The person judging the competition was someone from her school years, proving, again, that the universe was tiny and unfair. She’d been Charmaine Newberry back then. Now that she was married and had kids of her own, she went by Charmaine Richardson.
Such a neat, domesticated amendment, Katie thought. How flawlessly expected of you, Charmaine.

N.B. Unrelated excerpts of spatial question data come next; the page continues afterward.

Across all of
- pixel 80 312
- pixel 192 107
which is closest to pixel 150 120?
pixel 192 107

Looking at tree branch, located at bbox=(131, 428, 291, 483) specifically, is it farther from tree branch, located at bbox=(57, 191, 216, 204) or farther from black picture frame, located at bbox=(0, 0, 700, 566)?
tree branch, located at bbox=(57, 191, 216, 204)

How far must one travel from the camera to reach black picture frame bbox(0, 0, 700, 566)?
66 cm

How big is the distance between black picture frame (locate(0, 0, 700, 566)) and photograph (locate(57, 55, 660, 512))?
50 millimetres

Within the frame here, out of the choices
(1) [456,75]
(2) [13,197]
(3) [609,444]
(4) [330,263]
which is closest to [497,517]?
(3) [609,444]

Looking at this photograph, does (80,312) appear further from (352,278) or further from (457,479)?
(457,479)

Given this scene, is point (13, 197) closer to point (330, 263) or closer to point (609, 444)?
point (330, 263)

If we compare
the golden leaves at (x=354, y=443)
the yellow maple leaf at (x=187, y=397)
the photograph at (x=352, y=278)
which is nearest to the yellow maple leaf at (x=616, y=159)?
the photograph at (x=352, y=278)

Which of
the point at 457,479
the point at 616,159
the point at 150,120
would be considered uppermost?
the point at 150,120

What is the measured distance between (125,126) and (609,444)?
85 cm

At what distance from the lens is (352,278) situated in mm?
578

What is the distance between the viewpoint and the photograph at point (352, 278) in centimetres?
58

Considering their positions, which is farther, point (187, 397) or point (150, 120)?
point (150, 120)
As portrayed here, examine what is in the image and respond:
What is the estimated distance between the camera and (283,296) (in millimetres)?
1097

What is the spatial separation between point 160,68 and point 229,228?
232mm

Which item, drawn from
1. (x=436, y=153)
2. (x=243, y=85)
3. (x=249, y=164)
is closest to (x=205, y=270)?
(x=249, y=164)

Twitter, Instagram, and Pinterest revealed that Charmaine Whatever was still the Class-A knockout she’d been as a teenager. A knockout with three hundred likes per post who curated one of Sydney’s most well-regarded galleries.
Prove. Her. Wrong.
The glare off the lake was strong. Katie stared through the viewfinder of her SONY digital NEX-3 as opposed to using the display screen. The camera was compact, its ruby casing making the skin of her fingers pale by comparison. She used the 18-55 e-mount long lens, which gave wonderful depth of field on details when flicked to micro settings.
That wasn’t appropriate here. Some landscapes were designed to dominate. She should’ve brought a wide-angle lens, something that would assist in personifying how she felt — tiny and submissive in comparison to nature. A flick of charcoal on an otherwise untouched canvas.
On her left, an ancient shed, some corrugated relic. To her right, a swamp bird. It was starved; a mustering of ribs and feathers and tics.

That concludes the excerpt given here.